Le show de Díaz-Canel n'a pas été en direct : une montre révèle la manipulation du régime



L'horloge d'Arleen Rodríguez Derivet contredit la version du régimePhoto © Collage/Capture d'écran/YouTube/Présidence Cuba

La comparution de Miguel Díaz-Canel Bermúdez, présentée ce jeudi par le régime cubain comme un dialogue "en direct" avec la presse nationale et étrangère, suscite une nouvelle polémique, après qu'un détail apparemment mineur — une montre au poignet de la journaliste officielle Arleen Rodríguez Deriveta éveillé des soupçons sur le fait que la rencontre aurait été enregistrée à l'avance.

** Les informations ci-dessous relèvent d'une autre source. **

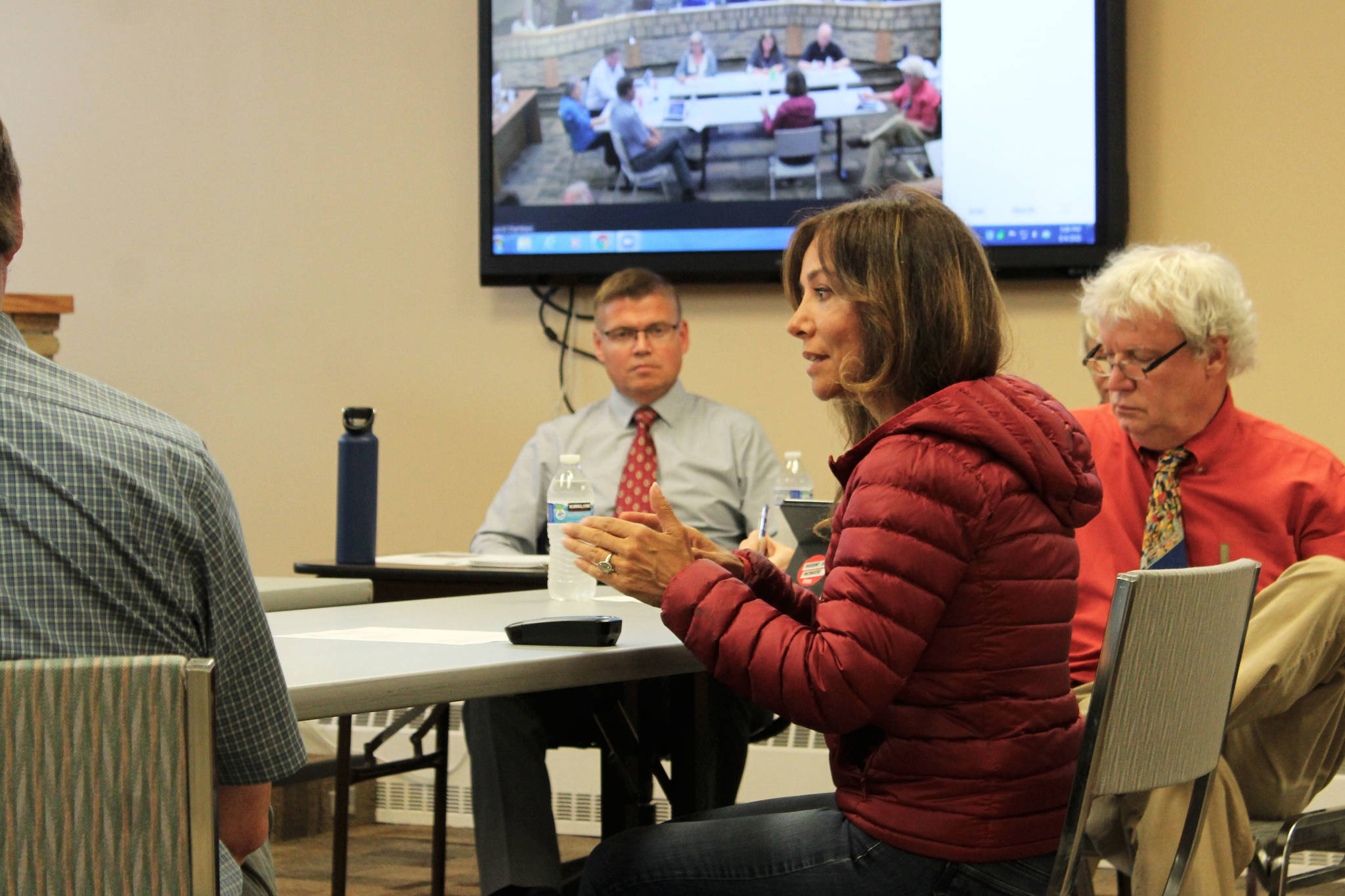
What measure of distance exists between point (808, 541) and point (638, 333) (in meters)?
1.28

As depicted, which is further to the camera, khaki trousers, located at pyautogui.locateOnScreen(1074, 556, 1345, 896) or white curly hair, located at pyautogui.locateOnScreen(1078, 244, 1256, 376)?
white curly hair, located at pyautogui.locateOnScreen(1078, 244, 1256, 376)

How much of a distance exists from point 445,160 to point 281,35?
66 centimetres

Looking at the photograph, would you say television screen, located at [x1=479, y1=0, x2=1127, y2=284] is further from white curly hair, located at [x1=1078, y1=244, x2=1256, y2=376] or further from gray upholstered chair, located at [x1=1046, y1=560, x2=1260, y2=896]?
gray upholstered chair, located at [x1=1046, y1=560, x2=1260, y2=896]

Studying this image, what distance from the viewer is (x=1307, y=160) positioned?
129 inches

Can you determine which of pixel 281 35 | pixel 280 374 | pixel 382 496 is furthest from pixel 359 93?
pixel 382 496

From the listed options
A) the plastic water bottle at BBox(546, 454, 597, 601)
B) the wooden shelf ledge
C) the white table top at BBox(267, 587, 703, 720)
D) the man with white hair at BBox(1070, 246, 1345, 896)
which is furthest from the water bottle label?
the wooden shelf ledge

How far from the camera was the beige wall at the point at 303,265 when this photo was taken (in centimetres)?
383

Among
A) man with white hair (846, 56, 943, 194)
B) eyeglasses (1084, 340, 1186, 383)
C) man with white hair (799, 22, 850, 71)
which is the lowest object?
eyeglasses (1084, 340, 1186, 383)

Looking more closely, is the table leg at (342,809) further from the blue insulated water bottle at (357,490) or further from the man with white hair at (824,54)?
the man with white hair at (824,54)

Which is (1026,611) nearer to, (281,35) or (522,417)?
(522,417)

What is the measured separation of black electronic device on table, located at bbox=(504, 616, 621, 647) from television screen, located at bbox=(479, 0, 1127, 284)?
2.04 metres

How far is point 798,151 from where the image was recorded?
3561mm

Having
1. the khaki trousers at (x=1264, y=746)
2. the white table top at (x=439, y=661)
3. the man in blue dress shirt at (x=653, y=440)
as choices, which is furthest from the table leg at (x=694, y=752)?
the man in blue dress shirt at (x=653, y=440)

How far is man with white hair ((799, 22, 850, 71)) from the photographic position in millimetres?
3496
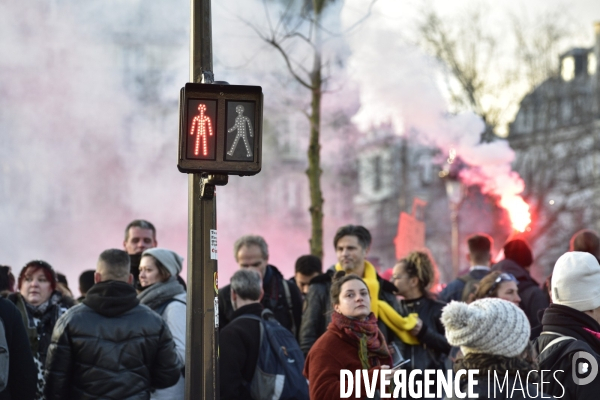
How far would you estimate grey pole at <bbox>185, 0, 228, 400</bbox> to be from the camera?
6.22m

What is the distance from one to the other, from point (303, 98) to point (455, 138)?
153 inches

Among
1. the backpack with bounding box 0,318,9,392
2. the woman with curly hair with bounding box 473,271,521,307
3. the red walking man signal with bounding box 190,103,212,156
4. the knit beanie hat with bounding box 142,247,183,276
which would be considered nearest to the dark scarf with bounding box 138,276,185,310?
the knit beanie hat with bounding box 142,247,183,276

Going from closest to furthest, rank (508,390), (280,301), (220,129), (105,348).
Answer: (508,390), (220,129), (105,348), (280,301)

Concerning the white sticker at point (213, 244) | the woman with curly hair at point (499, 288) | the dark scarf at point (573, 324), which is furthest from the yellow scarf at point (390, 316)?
the dark scarf at point (573, 324)

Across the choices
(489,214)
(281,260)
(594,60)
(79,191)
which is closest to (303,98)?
(79,191)

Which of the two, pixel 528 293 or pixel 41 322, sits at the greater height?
pixel 528 293

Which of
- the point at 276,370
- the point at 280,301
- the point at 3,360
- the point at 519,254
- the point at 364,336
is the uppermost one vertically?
the point at 519,254

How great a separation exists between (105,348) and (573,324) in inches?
111

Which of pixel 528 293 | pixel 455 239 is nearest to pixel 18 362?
pixel 528 293

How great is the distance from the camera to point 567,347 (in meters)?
5.11

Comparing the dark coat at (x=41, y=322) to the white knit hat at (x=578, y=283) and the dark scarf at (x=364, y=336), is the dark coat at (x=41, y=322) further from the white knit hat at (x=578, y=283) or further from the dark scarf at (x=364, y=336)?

El cadran de Rodríguez Derivet, qui a agi comme modératrice, affichait une heure proche de 17 heures (de l'après-midi d'hier ou d'un autre jour), ce qui contredit la version officielle selon laquelle l'événement a été diffusé en direct jeudi matin.

Cet élément sert de preuve que la comparution a été préalablement enregistrée et montée, puis diffusée dans l'intention de faire croire au public qu'elle se déroulait en temps réel, ce qui peut être décrit comme une mise en scène préparée.

Médias étrangers absents

Une autre des principales critiques vise l'absence d'agences de presse internationales indépendantes. Bien que les autorités aient annoncé la participation de la presse étrangère, seuls des correspondants liés à des médias proches du gouvernement étaient présents dans la salle, comme RT (Russie) et Xinhua (Chine).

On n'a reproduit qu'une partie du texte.